Tuesday, September 29, 2009

Has The Housing Recovery Begun? Maybe

Some more positive news from the July numbers as home prices rose for the third month in a row, the data shows that housing recover is underway but it is still very fragile. The Standard & Poor's/Case-Shiller home price index of 20 major cities climbed 1.2 percent from June to a reading of 143.05. The index has risen at an 8 percent annualized rate in the three months to July, the best performance since early 2006.

The index, however, is down about 33 percent from the peak in mid-2006. Home prices are now at levels not seen since the third quarter of 2003. And prices in Las Vegas, Detroit and Seattle are still falling, on a seasonally adjusted basis.

Home prices continue to fall and are 13.3 percent below July a year ago. The annual declines have manifested in all 20 cities that the report covers. This decline has been reported for six straight months.

In Alameda, we have seen median home price rise and the inventory has been sucked up over the past three months. The Island reached a 45 week low of 122 units. This is 32 percent decline in 10 weeks. Normally low inventory means a price will begin to rise. A preliminary look at September sales shows that this may be the fact.

There are still several risks to the national housing recovery, including rising unemployment and foreclosures and the expiration of a tax credit for first-time home buyers.

The biggest factor, in my opinion, still weighing on the housing sector is jobs and wages. Wages in the United States are lagging and have declined 5 percent year-over-year and job loss continues to grow. This segment of the economy needs to stabilize for housing to correct.

As I have written about in the past, the shadow inventory of distressed properties will have a major impact. If the banks are still holding on to a large number of homes and they flood the market in the spring this will destabilize the housing market.

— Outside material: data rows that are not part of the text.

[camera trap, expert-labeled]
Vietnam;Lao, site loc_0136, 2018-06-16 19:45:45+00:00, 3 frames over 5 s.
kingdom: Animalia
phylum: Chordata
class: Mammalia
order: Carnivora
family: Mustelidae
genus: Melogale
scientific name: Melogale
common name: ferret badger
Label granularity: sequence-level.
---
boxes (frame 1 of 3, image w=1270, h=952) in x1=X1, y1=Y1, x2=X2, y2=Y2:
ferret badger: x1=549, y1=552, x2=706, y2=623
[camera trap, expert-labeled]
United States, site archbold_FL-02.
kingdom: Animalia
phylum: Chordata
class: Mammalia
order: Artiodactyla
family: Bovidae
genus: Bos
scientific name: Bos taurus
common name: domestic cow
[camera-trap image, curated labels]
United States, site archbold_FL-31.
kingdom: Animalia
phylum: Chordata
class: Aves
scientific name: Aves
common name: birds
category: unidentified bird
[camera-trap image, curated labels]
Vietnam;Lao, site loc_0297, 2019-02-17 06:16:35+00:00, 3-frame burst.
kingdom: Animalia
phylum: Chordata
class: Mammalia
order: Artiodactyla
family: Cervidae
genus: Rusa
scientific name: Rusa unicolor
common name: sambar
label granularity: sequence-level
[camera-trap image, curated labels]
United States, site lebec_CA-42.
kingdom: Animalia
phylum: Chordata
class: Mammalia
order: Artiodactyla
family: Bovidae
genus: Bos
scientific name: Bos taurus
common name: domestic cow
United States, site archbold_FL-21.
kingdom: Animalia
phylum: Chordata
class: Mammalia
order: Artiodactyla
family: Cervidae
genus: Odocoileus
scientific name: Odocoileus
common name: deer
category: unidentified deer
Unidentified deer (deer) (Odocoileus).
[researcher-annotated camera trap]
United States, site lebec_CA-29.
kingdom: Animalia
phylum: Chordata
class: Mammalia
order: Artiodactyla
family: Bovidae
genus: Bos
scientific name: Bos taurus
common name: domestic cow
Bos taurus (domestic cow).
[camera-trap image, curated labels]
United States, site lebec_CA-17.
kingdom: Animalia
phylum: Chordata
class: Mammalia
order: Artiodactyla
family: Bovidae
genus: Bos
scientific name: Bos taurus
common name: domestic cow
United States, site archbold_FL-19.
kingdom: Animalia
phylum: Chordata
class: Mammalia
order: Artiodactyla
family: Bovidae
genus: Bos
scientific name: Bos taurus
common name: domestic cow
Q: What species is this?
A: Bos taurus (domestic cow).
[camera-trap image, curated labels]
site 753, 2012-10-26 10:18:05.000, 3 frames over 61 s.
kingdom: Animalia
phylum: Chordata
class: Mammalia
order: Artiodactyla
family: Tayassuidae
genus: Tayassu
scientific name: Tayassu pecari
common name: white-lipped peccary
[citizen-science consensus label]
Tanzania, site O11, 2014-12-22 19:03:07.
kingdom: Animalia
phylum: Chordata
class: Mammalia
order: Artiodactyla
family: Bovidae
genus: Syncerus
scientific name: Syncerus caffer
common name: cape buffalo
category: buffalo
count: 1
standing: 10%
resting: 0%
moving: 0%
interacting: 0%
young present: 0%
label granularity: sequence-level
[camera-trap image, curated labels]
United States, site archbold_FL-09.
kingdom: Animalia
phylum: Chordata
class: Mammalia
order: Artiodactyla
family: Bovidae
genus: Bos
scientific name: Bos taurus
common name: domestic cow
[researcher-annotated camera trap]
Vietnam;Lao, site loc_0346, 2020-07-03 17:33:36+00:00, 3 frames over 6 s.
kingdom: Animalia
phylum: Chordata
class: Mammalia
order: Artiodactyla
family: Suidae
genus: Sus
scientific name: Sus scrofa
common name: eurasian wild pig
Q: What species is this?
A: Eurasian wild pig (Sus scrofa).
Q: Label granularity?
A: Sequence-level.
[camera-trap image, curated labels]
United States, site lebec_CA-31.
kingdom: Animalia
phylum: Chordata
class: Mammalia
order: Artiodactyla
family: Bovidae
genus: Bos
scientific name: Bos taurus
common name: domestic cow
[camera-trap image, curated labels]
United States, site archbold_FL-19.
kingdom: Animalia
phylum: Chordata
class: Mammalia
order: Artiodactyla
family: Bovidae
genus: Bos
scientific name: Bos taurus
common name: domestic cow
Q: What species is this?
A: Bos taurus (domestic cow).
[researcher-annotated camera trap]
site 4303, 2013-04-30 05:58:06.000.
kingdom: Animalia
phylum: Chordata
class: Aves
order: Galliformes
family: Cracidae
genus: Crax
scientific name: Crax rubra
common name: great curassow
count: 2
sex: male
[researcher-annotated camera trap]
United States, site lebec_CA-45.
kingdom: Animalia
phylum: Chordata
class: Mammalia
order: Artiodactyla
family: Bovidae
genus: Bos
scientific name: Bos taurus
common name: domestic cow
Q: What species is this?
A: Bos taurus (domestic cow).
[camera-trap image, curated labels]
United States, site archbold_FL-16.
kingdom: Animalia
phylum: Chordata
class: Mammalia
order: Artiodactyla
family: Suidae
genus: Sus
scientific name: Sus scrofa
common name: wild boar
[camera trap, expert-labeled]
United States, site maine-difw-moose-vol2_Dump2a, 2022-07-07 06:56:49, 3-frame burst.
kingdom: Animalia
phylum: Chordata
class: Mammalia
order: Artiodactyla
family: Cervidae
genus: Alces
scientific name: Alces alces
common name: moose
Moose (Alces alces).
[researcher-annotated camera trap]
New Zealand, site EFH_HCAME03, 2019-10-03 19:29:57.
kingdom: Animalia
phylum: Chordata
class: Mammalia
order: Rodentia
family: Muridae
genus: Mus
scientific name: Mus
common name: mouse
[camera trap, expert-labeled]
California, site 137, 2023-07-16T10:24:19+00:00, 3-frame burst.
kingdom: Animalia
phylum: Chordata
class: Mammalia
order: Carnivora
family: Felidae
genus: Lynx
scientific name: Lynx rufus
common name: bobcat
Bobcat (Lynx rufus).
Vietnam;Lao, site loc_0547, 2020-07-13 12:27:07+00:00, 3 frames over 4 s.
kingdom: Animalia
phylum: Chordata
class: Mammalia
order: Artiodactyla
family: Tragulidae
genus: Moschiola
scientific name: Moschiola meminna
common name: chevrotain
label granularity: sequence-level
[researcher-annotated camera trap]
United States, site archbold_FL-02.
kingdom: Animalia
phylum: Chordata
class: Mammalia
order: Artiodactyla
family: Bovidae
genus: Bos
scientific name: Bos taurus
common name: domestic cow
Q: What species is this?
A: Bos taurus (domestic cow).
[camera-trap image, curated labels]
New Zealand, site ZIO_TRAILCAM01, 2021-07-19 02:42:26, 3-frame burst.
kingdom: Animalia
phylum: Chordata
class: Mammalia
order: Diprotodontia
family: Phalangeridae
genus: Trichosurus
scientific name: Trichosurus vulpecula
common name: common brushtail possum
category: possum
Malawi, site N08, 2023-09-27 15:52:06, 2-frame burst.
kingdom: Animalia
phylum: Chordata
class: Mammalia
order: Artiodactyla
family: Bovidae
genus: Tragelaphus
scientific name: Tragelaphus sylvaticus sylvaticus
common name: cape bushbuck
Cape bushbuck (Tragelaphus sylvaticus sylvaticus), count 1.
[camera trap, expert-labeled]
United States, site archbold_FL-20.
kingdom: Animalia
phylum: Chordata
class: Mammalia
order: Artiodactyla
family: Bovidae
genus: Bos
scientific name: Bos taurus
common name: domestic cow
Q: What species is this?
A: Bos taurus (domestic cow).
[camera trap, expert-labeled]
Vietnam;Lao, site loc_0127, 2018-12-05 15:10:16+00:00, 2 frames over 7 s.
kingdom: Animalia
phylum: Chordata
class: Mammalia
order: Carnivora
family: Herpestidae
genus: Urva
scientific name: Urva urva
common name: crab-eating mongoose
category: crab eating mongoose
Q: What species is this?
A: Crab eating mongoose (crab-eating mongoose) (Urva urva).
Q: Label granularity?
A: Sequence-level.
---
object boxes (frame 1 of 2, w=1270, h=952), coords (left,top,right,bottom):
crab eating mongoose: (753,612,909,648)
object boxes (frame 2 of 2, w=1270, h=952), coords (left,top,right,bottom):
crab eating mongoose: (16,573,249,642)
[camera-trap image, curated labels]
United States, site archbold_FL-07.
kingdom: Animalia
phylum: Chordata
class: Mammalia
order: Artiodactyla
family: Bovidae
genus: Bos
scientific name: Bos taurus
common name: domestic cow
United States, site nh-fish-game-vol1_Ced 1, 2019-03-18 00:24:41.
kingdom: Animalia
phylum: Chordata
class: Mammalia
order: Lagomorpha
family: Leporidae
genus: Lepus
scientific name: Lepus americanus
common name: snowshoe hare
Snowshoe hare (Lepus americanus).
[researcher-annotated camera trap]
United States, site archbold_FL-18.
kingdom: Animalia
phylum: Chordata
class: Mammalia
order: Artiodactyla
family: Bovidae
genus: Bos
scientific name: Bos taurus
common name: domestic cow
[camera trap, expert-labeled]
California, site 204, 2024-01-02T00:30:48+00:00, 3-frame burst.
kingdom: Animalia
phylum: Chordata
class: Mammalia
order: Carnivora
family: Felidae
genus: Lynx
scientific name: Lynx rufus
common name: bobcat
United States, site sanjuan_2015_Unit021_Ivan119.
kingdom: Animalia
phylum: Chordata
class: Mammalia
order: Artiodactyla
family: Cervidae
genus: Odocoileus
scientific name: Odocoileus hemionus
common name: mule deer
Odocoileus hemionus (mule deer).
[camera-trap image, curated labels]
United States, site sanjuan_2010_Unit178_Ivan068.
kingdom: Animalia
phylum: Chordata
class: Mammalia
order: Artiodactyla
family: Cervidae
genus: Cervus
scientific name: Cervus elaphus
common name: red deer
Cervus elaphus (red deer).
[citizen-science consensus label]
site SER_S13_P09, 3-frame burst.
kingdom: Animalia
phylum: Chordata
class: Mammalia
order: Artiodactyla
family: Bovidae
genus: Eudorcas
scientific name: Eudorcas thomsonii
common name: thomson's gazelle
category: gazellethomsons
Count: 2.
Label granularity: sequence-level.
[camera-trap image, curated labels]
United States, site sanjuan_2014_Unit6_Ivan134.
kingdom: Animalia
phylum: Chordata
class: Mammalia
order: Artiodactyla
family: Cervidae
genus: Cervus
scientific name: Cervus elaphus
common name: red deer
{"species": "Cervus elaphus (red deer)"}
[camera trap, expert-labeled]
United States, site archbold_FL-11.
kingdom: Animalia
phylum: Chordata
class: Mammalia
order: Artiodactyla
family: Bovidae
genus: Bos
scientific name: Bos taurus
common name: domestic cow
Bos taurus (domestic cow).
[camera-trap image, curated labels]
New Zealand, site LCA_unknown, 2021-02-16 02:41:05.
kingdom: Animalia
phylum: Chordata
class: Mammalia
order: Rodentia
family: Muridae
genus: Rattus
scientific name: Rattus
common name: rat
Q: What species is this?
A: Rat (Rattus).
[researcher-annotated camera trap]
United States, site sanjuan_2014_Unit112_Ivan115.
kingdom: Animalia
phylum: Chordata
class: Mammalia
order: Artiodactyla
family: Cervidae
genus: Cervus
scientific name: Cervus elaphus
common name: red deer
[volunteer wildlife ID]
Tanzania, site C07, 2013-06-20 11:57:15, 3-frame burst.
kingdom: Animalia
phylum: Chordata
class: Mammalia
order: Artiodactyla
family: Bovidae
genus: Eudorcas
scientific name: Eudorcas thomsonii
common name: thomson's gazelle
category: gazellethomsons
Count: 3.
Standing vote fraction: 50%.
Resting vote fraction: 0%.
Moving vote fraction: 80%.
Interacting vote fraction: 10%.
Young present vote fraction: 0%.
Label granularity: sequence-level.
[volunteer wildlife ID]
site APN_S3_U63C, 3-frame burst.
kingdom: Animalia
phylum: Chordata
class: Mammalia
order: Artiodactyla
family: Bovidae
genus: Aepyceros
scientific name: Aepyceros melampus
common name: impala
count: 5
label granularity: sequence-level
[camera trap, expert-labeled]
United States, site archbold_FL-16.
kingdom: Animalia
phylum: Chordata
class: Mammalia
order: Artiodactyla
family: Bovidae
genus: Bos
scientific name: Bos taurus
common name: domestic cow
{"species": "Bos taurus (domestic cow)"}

Some experts believe that the housing market has hit bottom. Low price inventory has cleared in many cities and bidding wars have evolved in many of these areas. The upper levels of the market are having more trouble with higher priced homes sitting longer.Places like Las Vegas that had a gamblers feel to housing was one of the most speculative markets during the boom. As quick as you win in Vegas you also lost with homes down almost 55 percent from their peak. In August, almost 80 percent of home resales in Nevada were either a foreclosure or a sale below the value of the mortgage, according to a survey by the National Association of Realtors. The Detroit housing market is reeling from layoffs in the automotive industry. Seattle, by contrast, was one of the last areas to enter the downturn so prices there have yet to hit bottom.

The Alameda Real Estate market has been more like Austin, TX and Salt Lake City, UT where the pullback has been more moderate. The good part for Alameda homeowners is the region is bouncing back.Home prices rose in 13 metro areas for at least three straight months. The biggest gains in July were in Minneapolis, San Francisco and Chicago.